Kammel zabrał głos po plotkach o odejściu z TVP. Wymowny komentarz prezentera
Tomasz Kammel wrócił wspomnieniami do starej afery, która rozgorzała tuż po koncercie Andrea Bocelliego w TVP. W wymowny sposób odniósł się do poczynań nowej szefowej i podsycił plotki o odejściu.
Od grudnia Telewizja Polska przechodzi poważne zmiany. Chociaż do tej pory z posadami pożegnało się wiele znanych gwiazd, które uznawane były za czołowe "twarze" stacji, "Pytanie na śniadanie" funkcjonowało bez zmian. Do czasu, aż z porannym wydaniem pożegnały się Małgorzata Opczowska i Ida Nowakowska. Odejście prezenterek zapoczątkowało lawinowe zmiany w składzie prezenterskim. Przed kamerą nie zobaczymy Katarzyny Cichopek, Macieja Kurzajewskiego, Małgorzaty Tomaszewskiej i Izabelli Krzan, która w niedawnym wpisie podziękowała swoim współpracownikom, w tym Tomaszowi Kammelowi, za lata owocnego działania na rzecz stacji.
Okazuje się, że nowa szefowa programu zaplanowała poważne zmiany.
"Docelowo będzie pięć par, które będą prowadziły program w tygodniu i jedna para, rotacyjnie co pięć tygodni, pojawi się w sobotę i niedzielę. Chciałabym, żeby to były stałe dni w tygodniu, aby zapewnić dobrą współpracę z wydawcami" - powiedziała dla portalu nowa szefowa śniadaniówki, Kinga Dobrzyńska.
Do najnowszych rewelacji szefowej "Pytania na śniadanie" szybko odniósł się Tomasz Kammel, który na swoim Instagramie krótko podsumował sprawę.
"Potwierdzam" - napisał.
To jednak nie wszystko, jego relacja została opatrzona również odpowiednio dobraną ścieżką dźwiękową. Jego obserwatorzy mogli bowiem usłyszeć utwór "Time To Say Goodbye" z repertuaru Andrea Bocelliego, który muzyk wykonał podczas pamiętnego koncertu "Cud życia", prowadzonego przez Tomasza Kammela. Wówczas na widowni gościli Joanna i Jacek Kurscy, którzy zostali wyróżnieni spośród tłumu za sprawą zaskakującego nawiązania do ich prywatnego życia.

======

Zadania:
A. Przetłumacz na angielski to zdanie z tekstu o Tomaszu Kammelu: „Okazuje się, że nowa szefowa programu zaplanowała poważne zmiany.”
B. Jaki utwór dało się usłyszeć w relacji Tomasza Kammela na Instagramie według tekstu o Tomaszu Kammelu?
C. Dopisz dalszy ciąg tekstu o Tomaszu Kammelu, zaczynając po jego ostatnim zdaniu.
Rekordy poniżej to osobny materiał.

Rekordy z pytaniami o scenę
======

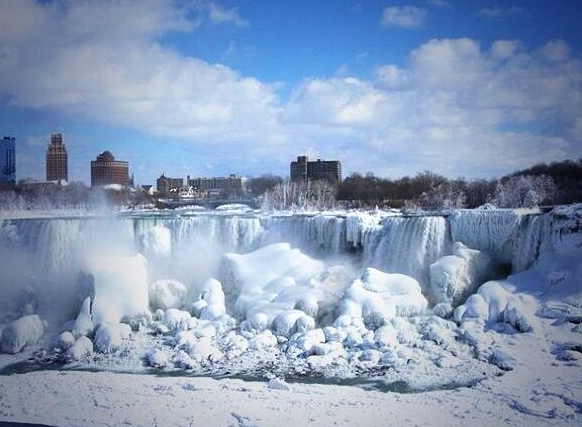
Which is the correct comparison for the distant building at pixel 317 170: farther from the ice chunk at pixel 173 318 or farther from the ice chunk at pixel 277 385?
the ice chunk at pixel 277 385

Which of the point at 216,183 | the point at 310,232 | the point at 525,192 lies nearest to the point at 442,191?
the point at 525,192

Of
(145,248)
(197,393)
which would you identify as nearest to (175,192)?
(145,248)

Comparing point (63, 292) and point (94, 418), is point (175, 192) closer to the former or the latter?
point (63, 292)

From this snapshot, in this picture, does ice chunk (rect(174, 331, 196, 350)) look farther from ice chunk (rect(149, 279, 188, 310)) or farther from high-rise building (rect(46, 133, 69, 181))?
high-rise building (rect(46, 133, 69, 181))

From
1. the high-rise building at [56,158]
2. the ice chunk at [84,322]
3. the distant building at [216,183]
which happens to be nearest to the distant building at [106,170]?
the high-rise building at [56,158]

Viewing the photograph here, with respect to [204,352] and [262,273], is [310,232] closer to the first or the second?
[262,273]

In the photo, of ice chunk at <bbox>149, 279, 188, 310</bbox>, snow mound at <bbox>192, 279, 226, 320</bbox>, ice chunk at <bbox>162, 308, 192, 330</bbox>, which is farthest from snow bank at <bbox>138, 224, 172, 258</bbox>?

======

Odpowiedzi:
A. It turns out that the new head of the program has planned major changes.

B. „Time To Say Goodbye” z repertuaru Andrea Bocelliego.

C.
"Bocelli zatytułował swój koncert "Cud Życia". To bardzo pięknie wpisuje się w ducha świąt Wielkiej Nocy, ale nie tylko. Wpisuje się również w to, co widzę na sali, bo cud życia jest choćby w pierwszym rzędzie. A wraz z cudem jego rodzice, Joanna i Jacek Kurscy" - mówił ze sceny Kammel.
Kamery pokazały w tym momencie wspomnianą parę i stało się jasne, o czym właściwie mówił Kammel, gdy oczom publiczności ukazał się okrągły ciążowy brzuszek Joanny Kurskiej.
W swoim Instastories prezenter odniósł się również do tej sprawy i udostępnił link do artykułu na ten temat, który jego zdaniem, był najbardziej rzetelny. Tym samym uciął zbędne spekulacje.
"Dla mnie temat jest tym samym zamknięty" - skwitował.
Tomasz Kammel zdecydował się jednak opowiedzieć o swoich wrażeniach związanych z "Pytaniem na śniadanie". W najnowszym wpisie ujawnił prawdę o tym, jak wyglądały kulisy tworzenia programu, przy którym pracował przez ostatnią dekadę. Wspomniał wówczas o tym, że wartościowe nauki wyniósł ze współprowadzenia programu z Marzeną Rogalską, która pokazała mu, jak sprawić, by "od pierwszej do ostatniej minuty w porannym programie cały świat wirował".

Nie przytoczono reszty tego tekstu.